Great Characterization Lives on in Danticat’s, Brother, I’m Dying
By Yolande Clark-Jackson
Brother I’m Dying by Edwidge Danticat is a dynamic and tragic memoir about the close relationship between two brothers, between fathers and their daughters, and between life and death. Danticat shares the stories of her father and her uncle who at the time Danticat is pregnant with her first child, are both dying.
Danticat makes great choices about dialogue and has a beautiful writing style. Her strength in this book, however, is her ability to pay close attention to people and their relationships with their world. All the people in her family make up a big interesting cast of characters with stories that are weaved into the larger story the author presents. This includes, but is not limited to, the chaotic and violent political history of Haiti. She also makes use of the Shakespearean tendency to present a tragic hero. The difference is this story is true. The reader is invested in Danticat’s family story because it is full of unbelievable strife and interesting people. She keeps a clear narrative distance and lets her family, her characters, act out their dramas on center stage. It is easy to forget you are reading nonfiction.

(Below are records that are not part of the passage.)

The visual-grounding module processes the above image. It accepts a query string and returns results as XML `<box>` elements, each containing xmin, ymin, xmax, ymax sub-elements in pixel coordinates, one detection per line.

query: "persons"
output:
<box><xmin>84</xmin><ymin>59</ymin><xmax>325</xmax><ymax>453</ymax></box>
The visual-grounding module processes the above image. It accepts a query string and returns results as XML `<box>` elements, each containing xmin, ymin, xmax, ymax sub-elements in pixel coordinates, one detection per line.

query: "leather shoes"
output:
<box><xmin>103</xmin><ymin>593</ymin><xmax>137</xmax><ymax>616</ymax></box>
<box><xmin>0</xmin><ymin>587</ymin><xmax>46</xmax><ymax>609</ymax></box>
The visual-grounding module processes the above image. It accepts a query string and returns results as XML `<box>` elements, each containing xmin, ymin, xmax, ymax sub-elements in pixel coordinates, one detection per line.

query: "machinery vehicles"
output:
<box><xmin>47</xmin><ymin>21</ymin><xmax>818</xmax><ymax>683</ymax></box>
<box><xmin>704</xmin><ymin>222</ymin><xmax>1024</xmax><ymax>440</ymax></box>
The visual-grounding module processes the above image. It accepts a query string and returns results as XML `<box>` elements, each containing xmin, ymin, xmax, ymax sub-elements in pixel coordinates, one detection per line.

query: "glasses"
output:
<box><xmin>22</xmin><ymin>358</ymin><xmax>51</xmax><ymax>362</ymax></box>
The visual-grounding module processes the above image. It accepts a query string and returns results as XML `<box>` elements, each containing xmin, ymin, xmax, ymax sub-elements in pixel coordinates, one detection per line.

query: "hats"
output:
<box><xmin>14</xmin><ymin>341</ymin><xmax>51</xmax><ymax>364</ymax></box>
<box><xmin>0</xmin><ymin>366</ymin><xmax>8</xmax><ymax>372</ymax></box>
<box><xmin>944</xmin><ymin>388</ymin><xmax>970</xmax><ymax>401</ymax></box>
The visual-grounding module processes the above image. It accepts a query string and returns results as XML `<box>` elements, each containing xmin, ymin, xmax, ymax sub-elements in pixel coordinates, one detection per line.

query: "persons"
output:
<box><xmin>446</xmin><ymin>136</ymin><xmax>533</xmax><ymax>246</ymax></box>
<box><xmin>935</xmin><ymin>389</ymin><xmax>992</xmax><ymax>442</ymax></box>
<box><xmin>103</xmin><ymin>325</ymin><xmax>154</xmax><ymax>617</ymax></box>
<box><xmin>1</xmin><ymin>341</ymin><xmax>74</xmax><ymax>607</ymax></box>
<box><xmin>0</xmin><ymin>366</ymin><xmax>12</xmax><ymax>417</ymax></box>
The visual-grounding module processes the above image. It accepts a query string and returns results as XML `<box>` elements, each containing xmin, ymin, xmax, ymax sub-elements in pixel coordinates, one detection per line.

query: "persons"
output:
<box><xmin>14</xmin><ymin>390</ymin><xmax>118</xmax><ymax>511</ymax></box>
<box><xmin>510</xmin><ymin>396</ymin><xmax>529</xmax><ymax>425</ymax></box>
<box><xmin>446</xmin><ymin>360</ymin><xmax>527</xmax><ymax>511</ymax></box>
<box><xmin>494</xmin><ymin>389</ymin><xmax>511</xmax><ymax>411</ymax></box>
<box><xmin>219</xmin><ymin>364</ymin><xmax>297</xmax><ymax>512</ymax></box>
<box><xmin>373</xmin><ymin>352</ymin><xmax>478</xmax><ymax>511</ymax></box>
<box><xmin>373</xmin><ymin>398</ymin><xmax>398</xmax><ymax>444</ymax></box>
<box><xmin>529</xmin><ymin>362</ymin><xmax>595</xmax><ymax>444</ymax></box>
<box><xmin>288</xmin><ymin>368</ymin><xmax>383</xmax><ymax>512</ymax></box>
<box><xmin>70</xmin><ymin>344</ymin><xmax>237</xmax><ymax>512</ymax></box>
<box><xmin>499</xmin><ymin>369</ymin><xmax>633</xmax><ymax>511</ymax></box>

Lots of people die in Danticat’s story, and the details about how these people die and what they looked like after they were dead seemed a necessary feature in satisfying the author’s curiosity about how and why death appears. Yet, despite the many deaths that she has had to endure or hear about, Danticat reminds herself and the reader that death is unavoidable and like life, must be accepted for what it is. She relays this message through the telling of Haitian folklore and through conversations she has had with her grandmother and her father. Her father once told her that if he wasn’t a cab driver he would be a grocer or an undertaker because “we all must eat and we all must die.”
The grief in the book, however, is clearly transferred from the writer to the reader. The reader is invested in the characters presented and in the nameless victims that have fallen due to injustice in Haiti. The reader is moved between sadness and fear and then pushed to frustration and anger before releasing the last pages.
Brother, I’m Dying is a strong and well-constructed story that illustrates the power of characterization in any well-told story. Danticat shares her family, her culture, her fear, her frustration, and her grief, and the reader cares enough to mourn her losses with her.
Danticat, Edwidge. Brother, I’m Dying. New York: Random House, 2007.